Anonymous $L9wC17otzH

https://phys.org/news/2018-11-chinese-specific-encoding-phonetic-similarity.html

Most algorithms for phonetic similarity are motivated by English use cases, and designed for Indo-European languages. However, many languages, such as Chinese, have a different phonetic structure. The speech sound of a Chinese character is represented by a single syllable in Pinyin, the official Romanization system of Chinese. A Pinyin syllable consists of: an (optional) initial (such as 'b', 'zh', or 'x'), a final (such as 'a', 'ou', 'wai', or 'yuan') and tone (of which there are five). Mapping these speech sounds to English phonemes results in a fairly inaccurate representation, and using Indo-European phonetic similarity algorithms further compounds the problem. For example, two well-known algorithms, Soundex and Double Metaphone, index consonants while ignoring vowels (and have no concept of tones).

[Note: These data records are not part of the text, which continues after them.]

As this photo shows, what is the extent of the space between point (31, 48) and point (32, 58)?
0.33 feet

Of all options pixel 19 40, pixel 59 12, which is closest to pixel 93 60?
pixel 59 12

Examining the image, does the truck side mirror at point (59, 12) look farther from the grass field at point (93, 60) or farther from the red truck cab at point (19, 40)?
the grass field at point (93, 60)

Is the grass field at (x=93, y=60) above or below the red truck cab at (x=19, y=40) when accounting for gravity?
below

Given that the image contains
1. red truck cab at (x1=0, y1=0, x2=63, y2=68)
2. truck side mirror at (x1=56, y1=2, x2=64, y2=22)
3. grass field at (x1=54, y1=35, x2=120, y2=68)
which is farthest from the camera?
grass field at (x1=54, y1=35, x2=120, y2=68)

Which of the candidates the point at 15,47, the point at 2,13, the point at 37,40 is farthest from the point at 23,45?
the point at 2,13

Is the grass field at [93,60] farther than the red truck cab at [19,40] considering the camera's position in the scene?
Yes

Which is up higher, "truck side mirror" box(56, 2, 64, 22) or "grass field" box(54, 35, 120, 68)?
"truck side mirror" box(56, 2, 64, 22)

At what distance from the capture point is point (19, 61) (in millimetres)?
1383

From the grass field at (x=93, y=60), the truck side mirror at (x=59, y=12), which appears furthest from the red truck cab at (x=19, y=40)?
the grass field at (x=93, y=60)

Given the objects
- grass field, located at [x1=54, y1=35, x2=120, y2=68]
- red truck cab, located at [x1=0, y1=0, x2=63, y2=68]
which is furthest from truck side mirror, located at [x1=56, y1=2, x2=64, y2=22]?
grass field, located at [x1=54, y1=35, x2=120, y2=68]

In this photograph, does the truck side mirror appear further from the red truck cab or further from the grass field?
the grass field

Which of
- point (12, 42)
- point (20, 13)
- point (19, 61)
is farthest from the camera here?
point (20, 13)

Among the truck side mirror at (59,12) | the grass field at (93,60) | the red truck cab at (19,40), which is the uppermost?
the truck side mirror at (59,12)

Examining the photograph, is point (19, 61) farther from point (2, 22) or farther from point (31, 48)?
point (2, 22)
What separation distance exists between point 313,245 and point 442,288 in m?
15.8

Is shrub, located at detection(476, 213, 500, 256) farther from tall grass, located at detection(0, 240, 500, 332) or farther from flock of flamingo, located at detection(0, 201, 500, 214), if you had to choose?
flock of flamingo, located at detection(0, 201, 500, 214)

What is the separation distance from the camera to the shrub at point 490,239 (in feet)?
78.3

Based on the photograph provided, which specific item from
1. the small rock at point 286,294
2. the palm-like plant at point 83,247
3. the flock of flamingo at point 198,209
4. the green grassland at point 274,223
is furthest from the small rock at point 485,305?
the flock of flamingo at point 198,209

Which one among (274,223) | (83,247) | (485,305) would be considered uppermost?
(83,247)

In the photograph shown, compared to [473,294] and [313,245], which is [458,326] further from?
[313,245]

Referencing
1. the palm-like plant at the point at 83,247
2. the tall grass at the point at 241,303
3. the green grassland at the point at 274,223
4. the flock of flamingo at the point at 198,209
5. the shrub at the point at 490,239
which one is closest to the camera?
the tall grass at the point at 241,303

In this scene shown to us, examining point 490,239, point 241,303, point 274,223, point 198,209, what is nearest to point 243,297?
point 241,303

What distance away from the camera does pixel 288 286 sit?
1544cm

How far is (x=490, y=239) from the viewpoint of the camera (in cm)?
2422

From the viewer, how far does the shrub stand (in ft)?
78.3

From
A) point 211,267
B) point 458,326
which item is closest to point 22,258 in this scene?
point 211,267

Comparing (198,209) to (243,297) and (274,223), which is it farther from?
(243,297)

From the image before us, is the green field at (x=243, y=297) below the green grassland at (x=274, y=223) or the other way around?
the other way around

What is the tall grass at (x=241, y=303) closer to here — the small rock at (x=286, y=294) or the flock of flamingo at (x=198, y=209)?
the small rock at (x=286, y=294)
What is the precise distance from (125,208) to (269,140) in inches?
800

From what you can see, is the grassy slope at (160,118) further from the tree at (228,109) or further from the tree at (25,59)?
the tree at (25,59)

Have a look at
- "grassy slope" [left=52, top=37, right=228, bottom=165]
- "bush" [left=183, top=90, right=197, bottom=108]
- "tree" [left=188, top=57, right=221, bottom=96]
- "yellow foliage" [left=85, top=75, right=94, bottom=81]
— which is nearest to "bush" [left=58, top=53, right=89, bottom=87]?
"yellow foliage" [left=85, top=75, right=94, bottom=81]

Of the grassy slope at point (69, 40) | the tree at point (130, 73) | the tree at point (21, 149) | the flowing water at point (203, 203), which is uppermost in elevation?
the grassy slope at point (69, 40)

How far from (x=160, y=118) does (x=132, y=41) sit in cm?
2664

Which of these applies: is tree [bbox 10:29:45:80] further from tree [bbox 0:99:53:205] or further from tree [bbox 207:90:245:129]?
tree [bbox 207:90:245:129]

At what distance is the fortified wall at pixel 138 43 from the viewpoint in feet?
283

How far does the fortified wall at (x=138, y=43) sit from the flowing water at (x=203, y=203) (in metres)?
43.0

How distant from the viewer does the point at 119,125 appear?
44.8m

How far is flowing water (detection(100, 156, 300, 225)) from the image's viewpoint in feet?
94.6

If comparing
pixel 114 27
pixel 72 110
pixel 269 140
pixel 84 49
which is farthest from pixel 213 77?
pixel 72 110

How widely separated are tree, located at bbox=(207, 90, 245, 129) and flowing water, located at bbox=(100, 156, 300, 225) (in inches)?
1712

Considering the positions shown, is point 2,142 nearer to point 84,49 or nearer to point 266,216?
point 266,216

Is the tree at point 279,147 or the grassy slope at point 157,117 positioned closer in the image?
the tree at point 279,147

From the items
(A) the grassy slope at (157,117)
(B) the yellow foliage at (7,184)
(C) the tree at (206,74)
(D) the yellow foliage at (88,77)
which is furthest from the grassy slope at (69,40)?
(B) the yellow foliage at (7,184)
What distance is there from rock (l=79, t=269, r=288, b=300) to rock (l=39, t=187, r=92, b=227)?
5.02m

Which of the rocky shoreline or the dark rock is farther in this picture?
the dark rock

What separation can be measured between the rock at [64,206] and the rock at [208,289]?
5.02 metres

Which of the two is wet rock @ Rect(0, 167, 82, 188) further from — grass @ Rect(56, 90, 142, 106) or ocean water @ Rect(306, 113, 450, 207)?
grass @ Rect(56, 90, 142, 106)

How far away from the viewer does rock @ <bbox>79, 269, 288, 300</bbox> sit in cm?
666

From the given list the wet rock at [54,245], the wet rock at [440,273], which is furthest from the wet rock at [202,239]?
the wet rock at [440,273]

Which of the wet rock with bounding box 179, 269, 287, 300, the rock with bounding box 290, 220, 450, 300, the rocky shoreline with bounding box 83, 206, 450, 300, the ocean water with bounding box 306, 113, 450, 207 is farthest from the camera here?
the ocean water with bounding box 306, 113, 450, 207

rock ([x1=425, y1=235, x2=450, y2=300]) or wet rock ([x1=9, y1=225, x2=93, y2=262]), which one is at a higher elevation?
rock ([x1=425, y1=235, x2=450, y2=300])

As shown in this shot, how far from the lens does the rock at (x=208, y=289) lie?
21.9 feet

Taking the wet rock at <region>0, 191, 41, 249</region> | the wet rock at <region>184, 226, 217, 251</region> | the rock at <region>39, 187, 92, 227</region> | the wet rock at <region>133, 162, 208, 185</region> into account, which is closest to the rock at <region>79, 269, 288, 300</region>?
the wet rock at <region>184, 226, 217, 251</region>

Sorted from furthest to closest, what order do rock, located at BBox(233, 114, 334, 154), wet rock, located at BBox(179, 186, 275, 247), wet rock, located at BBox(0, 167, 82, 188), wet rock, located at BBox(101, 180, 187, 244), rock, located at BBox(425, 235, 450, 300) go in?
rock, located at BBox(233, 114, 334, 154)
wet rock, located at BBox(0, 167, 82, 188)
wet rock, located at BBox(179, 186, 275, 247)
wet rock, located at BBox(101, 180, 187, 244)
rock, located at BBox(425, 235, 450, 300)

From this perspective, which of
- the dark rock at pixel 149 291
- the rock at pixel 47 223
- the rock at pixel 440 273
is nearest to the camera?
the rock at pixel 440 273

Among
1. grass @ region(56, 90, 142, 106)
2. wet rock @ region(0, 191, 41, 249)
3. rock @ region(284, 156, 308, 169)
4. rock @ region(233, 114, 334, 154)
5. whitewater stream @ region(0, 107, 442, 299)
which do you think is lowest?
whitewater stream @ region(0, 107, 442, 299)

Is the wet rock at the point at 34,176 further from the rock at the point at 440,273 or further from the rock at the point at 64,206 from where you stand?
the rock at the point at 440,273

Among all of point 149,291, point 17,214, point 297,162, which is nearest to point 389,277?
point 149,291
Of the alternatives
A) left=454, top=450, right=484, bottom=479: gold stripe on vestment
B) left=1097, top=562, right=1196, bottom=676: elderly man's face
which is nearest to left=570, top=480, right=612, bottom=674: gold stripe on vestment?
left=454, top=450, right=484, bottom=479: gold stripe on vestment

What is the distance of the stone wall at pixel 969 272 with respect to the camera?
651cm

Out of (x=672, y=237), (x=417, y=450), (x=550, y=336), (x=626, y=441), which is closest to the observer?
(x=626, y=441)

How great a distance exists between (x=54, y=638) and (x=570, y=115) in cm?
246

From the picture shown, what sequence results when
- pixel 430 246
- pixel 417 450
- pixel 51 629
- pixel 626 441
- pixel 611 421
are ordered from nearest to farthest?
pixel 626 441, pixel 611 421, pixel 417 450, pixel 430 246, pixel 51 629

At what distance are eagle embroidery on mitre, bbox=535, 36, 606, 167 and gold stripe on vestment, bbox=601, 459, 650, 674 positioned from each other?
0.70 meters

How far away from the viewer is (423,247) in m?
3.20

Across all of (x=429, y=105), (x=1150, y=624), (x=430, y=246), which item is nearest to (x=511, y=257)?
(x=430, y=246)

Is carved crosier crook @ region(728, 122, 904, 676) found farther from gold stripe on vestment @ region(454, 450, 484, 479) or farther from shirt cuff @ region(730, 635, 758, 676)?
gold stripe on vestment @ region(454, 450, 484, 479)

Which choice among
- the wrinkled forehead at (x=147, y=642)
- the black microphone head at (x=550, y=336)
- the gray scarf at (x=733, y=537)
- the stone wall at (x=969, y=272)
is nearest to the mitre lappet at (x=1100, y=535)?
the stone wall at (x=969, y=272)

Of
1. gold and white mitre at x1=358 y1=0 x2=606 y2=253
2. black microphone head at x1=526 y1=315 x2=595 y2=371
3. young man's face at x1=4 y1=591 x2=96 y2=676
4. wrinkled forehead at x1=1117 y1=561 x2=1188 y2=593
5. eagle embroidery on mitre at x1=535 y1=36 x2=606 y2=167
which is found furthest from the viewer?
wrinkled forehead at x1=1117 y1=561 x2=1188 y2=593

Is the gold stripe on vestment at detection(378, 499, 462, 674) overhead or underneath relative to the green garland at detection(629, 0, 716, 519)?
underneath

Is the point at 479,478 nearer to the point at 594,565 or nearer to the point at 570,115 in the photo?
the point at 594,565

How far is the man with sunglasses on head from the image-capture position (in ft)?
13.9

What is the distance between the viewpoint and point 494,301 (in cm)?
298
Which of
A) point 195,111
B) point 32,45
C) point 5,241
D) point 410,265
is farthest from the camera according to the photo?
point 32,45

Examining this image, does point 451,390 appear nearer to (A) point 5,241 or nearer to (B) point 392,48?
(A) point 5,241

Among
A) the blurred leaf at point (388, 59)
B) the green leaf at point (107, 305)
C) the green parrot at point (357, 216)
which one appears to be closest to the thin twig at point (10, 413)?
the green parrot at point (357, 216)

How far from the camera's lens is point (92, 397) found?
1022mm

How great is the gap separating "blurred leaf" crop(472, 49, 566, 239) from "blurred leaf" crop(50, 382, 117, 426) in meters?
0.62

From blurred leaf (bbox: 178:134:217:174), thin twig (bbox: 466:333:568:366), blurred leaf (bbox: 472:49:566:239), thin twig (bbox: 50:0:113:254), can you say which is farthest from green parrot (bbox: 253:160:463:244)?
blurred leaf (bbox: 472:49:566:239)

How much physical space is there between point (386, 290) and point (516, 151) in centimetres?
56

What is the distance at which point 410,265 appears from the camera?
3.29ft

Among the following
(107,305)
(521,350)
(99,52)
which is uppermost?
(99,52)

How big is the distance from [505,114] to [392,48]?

As a Pinyin syllable represents an average of seven different Chinese characters, the preponderance of homophones is even greater than in English. Meanwhile, the use of Pinyin for text creation is extremely prevalent in mobile and chat applications, both when using speech-to-text and when typing directly, as it is more practical to input a Pinyin syllable and select the intended character. As a result, phonetic-based input mistakes are extremely common, highlighting the need for a very accurate phonetic similarity algorithm that can be relied on to remedy errors.